If you are referencing two works by a single author, both of which were published in the same year, you need to distinguish documents by adding lower case letters after the publication year. E.g.:


  • Simons argues that “spelling mistakes are very common amongst university students” (1980a:67). In another study, he claims that “university students are not the only ones who suffer from spelling problems” (1980b:34).


If you do NOT know the exact year of publication, use ‘ca.’ before an approximate date (if you know one). E.g.: (ca.1750). If you have no idea of the date, this should be clearly stated. E.g.: (no date).

References (Bibliography)
A Bibliography is an alphabetical list of the books and other references which you have used in your work, located at the end of your essay or dissertation. This list is also called References, Works Cited or Literature Cited, if it includes only works referred to in the text.

### STATED GOAL
According to the citation guide, what goes before an approximate date when the exact year of publication is unknown? Rely on the citation guide alone.

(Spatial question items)
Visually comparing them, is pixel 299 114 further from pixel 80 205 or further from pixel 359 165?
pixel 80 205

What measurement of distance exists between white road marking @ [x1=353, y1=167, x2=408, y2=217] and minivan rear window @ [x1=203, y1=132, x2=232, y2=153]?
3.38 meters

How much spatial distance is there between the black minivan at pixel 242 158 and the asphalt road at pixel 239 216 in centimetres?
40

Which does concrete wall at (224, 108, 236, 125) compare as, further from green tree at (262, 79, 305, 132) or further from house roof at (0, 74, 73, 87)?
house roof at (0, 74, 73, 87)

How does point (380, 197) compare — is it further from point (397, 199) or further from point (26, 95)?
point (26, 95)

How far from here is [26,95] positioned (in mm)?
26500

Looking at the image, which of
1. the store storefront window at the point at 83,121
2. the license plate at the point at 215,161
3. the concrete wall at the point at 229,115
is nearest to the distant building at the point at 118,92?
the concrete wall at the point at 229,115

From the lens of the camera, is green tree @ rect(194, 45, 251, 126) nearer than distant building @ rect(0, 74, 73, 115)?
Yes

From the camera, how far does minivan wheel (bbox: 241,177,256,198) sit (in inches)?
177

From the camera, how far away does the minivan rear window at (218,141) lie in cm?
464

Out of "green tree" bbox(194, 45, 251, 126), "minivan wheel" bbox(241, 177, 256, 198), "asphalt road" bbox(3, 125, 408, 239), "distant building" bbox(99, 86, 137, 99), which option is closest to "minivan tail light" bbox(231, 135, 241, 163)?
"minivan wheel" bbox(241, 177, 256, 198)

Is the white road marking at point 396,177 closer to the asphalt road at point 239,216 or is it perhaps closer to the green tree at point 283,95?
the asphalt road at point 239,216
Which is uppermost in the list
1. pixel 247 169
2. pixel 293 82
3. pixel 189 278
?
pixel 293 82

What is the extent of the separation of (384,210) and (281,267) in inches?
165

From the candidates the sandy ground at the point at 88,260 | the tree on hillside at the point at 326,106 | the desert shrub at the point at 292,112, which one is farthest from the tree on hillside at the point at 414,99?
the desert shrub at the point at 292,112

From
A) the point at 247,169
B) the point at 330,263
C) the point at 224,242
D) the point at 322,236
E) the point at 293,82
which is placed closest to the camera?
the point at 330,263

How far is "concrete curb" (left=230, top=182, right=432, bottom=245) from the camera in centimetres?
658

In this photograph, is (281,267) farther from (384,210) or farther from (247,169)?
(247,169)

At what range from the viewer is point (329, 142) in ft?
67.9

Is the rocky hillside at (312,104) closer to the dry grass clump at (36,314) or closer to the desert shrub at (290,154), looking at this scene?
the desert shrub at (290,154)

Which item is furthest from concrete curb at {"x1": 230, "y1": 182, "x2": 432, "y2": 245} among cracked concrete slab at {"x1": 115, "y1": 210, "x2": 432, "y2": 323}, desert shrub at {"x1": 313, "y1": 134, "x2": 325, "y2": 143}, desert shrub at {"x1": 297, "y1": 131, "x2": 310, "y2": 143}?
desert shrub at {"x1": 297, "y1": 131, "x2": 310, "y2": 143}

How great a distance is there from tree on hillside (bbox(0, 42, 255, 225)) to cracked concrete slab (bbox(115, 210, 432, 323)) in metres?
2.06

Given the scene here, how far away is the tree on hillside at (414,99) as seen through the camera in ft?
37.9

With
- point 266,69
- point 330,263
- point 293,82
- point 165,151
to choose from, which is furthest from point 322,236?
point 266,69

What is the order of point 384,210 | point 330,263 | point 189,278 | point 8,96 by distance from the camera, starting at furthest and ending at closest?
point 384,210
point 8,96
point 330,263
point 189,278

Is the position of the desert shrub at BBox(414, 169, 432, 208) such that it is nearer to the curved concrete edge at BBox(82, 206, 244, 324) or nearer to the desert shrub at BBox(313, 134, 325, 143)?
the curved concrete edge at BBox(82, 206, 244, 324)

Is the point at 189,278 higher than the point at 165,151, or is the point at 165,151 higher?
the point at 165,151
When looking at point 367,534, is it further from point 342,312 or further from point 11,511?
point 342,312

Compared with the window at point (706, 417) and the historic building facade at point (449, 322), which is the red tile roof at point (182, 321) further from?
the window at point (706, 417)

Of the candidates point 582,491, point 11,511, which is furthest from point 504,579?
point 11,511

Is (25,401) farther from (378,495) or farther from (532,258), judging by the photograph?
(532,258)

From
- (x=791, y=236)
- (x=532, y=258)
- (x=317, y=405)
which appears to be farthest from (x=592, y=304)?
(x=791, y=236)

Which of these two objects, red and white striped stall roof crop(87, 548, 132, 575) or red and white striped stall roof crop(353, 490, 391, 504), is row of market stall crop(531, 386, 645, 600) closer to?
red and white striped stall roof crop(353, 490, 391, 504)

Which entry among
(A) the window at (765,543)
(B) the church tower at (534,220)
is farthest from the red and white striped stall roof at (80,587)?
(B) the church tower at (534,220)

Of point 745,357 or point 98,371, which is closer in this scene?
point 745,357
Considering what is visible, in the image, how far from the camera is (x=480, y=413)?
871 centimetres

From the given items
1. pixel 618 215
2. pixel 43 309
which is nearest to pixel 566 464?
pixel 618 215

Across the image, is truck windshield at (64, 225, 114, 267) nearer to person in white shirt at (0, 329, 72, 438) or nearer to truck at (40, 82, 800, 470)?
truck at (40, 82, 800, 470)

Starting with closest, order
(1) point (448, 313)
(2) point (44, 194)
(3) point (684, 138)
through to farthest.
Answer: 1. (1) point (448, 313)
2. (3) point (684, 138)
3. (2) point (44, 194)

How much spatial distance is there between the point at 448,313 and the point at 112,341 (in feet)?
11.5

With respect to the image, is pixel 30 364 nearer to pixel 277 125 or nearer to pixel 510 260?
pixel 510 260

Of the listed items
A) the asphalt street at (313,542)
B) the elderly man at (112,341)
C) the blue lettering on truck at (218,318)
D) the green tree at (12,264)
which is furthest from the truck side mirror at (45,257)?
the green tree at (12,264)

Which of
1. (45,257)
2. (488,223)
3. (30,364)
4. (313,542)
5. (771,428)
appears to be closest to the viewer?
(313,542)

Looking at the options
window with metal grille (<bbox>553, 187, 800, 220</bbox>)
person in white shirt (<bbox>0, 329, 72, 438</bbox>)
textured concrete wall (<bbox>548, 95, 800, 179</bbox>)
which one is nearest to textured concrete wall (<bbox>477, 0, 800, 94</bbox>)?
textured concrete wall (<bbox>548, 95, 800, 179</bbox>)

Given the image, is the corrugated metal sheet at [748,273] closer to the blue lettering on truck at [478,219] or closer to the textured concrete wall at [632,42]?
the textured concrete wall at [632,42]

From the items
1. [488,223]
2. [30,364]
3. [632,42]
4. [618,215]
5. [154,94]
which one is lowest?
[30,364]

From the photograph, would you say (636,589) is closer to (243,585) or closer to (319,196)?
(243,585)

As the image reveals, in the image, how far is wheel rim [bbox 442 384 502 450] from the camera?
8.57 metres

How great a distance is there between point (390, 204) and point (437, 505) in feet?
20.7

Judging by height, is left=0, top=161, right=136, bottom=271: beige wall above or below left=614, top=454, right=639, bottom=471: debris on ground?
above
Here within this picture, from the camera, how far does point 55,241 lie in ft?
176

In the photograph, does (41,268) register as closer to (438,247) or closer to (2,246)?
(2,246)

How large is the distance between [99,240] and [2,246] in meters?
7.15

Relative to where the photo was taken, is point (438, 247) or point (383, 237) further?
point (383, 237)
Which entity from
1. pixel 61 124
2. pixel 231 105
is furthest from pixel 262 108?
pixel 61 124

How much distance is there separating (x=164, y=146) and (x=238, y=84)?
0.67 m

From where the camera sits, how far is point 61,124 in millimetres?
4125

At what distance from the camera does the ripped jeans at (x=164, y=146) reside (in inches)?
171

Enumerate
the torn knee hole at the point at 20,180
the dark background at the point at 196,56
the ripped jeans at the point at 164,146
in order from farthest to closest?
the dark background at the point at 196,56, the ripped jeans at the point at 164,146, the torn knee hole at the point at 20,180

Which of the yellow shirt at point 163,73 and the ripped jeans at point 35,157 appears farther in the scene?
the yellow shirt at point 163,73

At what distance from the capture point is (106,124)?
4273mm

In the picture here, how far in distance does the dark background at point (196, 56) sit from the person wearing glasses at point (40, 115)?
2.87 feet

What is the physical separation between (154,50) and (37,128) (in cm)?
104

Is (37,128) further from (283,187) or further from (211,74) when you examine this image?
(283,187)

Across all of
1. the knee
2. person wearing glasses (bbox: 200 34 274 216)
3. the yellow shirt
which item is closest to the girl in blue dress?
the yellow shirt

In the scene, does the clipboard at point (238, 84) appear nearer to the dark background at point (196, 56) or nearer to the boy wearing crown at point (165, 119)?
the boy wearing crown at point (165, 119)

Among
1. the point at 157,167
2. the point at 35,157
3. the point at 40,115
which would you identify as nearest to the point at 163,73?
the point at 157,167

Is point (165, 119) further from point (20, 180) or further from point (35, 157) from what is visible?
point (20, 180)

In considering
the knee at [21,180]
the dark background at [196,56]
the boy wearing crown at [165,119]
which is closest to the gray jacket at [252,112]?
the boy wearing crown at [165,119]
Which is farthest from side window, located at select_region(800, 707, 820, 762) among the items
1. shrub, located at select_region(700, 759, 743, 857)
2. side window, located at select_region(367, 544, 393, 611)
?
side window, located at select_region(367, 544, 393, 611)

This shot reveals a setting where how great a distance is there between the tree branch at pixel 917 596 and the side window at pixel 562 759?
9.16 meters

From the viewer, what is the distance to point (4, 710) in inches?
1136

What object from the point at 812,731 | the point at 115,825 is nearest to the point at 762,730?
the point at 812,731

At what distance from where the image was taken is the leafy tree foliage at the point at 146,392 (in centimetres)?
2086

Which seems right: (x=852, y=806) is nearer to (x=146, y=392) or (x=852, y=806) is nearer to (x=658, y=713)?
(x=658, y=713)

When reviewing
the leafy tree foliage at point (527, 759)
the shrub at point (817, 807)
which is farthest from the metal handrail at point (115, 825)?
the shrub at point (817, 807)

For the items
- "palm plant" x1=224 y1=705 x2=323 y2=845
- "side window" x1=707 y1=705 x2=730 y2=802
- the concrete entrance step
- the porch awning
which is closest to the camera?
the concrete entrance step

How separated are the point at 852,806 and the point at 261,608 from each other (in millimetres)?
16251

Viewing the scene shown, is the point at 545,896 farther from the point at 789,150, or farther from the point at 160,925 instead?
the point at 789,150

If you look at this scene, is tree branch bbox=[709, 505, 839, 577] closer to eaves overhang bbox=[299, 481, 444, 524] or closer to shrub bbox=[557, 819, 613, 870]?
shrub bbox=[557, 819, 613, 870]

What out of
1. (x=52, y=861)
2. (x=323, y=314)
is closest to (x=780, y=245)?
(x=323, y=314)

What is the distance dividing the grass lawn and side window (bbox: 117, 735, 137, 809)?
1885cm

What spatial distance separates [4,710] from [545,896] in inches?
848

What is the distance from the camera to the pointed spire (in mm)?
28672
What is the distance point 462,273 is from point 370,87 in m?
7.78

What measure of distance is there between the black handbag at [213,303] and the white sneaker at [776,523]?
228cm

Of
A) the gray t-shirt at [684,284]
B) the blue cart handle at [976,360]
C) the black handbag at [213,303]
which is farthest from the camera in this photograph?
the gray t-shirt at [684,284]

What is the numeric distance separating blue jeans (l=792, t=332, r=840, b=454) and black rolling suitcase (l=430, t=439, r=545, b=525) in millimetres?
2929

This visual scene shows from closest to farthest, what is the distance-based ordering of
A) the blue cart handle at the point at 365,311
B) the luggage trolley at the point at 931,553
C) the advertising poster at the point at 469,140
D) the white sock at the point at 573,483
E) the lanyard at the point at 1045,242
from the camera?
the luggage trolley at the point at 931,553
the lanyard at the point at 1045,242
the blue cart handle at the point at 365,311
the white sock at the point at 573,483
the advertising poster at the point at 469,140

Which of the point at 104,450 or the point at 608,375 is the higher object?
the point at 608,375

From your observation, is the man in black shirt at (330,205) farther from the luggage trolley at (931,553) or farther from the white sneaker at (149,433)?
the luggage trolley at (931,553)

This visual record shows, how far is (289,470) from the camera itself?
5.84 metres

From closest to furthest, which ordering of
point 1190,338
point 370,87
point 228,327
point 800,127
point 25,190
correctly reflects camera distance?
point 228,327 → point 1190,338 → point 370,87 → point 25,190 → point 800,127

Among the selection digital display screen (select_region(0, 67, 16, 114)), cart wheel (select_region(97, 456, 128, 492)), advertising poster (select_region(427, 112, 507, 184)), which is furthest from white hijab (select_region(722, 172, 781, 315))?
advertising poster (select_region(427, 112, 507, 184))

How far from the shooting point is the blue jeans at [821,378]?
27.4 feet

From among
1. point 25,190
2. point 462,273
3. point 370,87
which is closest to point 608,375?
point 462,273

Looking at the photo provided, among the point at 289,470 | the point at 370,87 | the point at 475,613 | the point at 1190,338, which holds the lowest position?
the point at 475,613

### ANSWER TO THE PROBLEM
The abbreviation ‘ca.’, as in (ca.1750).